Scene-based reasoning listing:
=====

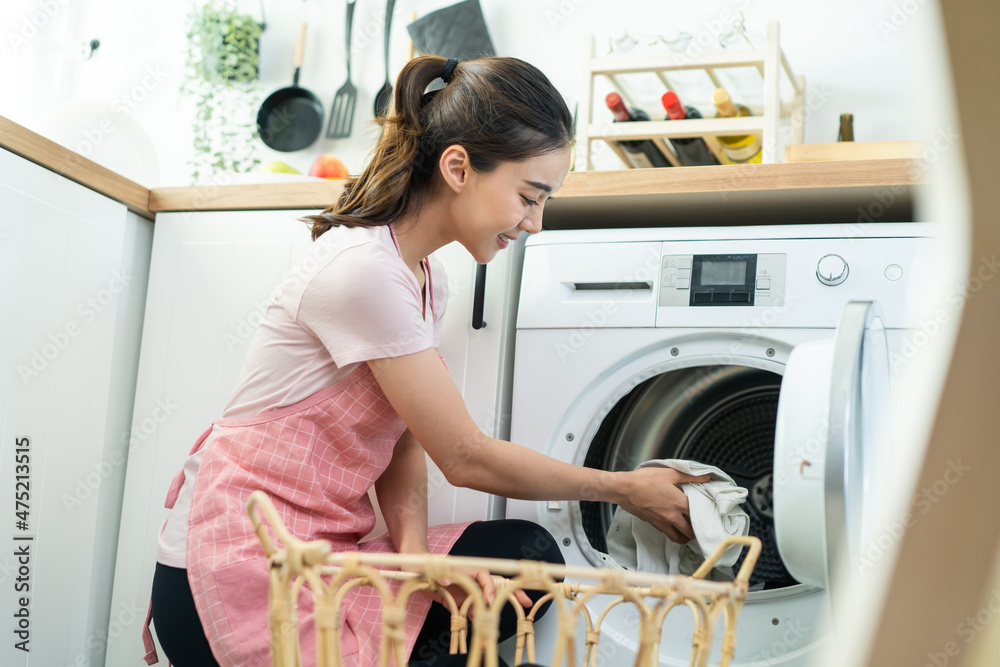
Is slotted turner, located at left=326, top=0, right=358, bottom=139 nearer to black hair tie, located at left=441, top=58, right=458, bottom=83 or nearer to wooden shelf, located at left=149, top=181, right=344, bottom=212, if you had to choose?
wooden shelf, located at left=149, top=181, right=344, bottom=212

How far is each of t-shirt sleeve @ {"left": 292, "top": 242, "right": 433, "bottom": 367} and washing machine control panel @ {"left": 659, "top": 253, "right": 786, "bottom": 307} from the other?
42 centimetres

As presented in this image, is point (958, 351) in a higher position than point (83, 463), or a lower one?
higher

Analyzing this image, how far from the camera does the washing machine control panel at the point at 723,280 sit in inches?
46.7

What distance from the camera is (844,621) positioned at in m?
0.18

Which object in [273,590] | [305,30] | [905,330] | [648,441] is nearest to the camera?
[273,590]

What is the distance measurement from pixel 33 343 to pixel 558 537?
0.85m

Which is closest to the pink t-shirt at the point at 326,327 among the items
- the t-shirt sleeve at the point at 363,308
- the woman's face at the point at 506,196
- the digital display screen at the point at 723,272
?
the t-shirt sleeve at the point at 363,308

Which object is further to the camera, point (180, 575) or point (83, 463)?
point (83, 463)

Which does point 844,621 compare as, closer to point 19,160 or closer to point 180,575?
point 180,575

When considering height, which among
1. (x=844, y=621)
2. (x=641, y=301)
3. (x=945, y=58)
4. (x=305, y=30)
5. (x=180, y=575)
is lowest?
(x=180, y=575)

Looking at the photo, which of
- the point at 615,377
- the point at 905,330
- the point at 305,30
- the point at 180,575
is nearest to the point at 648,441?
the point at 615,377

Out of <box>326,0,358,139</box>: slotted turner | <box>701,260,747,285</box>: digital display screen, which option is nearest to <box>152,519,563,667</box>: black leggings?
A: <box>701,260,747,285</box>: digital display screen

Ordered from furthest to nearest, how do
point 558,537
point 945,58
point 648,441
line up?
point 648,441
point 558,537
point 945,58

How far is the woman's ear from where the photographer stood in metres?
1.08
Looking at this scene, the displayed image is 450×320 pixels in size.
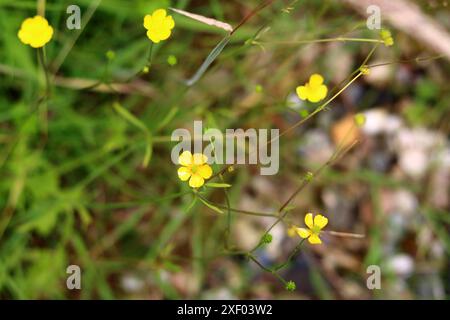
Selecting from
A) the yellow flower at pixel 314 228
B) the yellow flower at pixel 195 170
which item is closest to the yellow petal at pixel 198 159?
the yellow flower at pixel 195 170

=====

## [TASK DIRECTIONS]
Update the listing above by replacing "slotted turner" with "slotted spatula" wherever it occurs, leaving all other text unchanged. Omit the pictures from your answer.

## [RESPONSE]
Is slotted spatula, located at left=326, top=0, right=358, bottom=139 nearer to black hair tie, located at left=441, top=58, right=458, bottom=83 or nearer to wooden shelf, located at left=149, top=181, right=344, bottom=212, if you had to choose?
wooden shelf, located at left=149, top=181, right=344, bottom=212

How far is each of t-shirt sleeve @ {"left": 292, "top": 242, "right": 433, "bottom": 367} and washing machine control panel @ {"left": 659, "top": 253, "right": 786, "bottom": 307} from the other?
42 centimetres

As presented in this image, is point (958, 351) in a higher position than point (83, 463), or a lower one?
higher

Analyzing this image, how far from the camera does the washing machine control panel at the point at 723,280 sit in inches?
46.7

What distance from the camera is (844,621) positioned at in m?
0.18

Which object in [273,590] | [305,30] | [905,330] | [648,441] is nearest to the camera?
[273,590]

What is the distance measurement from pixel 33 343 to pixel 558 537?
0.85m

Which is closest to the pink t-shirt at the point at 326,327 among the items
- the t-shirt sleeve at the point at 363,308
- the woman's face at the point at 506,196
- the digital display screen at the point at 723,272
?
the t-shirt sleeve at the point at 363,308

Which object is further to the camera, point (180, 575) or point (83, 463)?
point (83, 463)

Which does point 844,621 compare as, closer to point 19,160 or closer to point 180,575?
point 180,575

When considering height, which among
1. (x=844, y=621)
2. (x=641, y=301)
3. (x=945, y=58)
4. (x=305, y=30)
5. (x=180, y=575)
is lowest?
(x=180, y=575)

Looking at the photo, which of
- the point at 615,377
- the point at 905,330
- the point at 305,30
- the point at 180,575
is nearest to the point at 648,441?
the point at 615,377

Out of <box>326,0,358,139</box>: slotted spatula | <box>701,260,747,285</box>: digital display screen, which option is nearest to <box>152,519,563,667</box>: black leggings?
A: <box>701,260,747,285</box>: digital display screen

Ordered from furthest to nearest, how do
point 558,537
point 945,58
point 648,441
line up?
point 648,441
point 558,537
point 945,58

How far is the woman's ear from where the photographer stood in metres?
1.08
Looking at this scene, the displayed image is 450×320 pixels in size.
Selecting from
A) the yellow flower at pixel 314 228
B) the yellow flower at pixel 195 170
which item is closest to the yellow petal at pixel 198 159?
the yellow flower at pixel 195 170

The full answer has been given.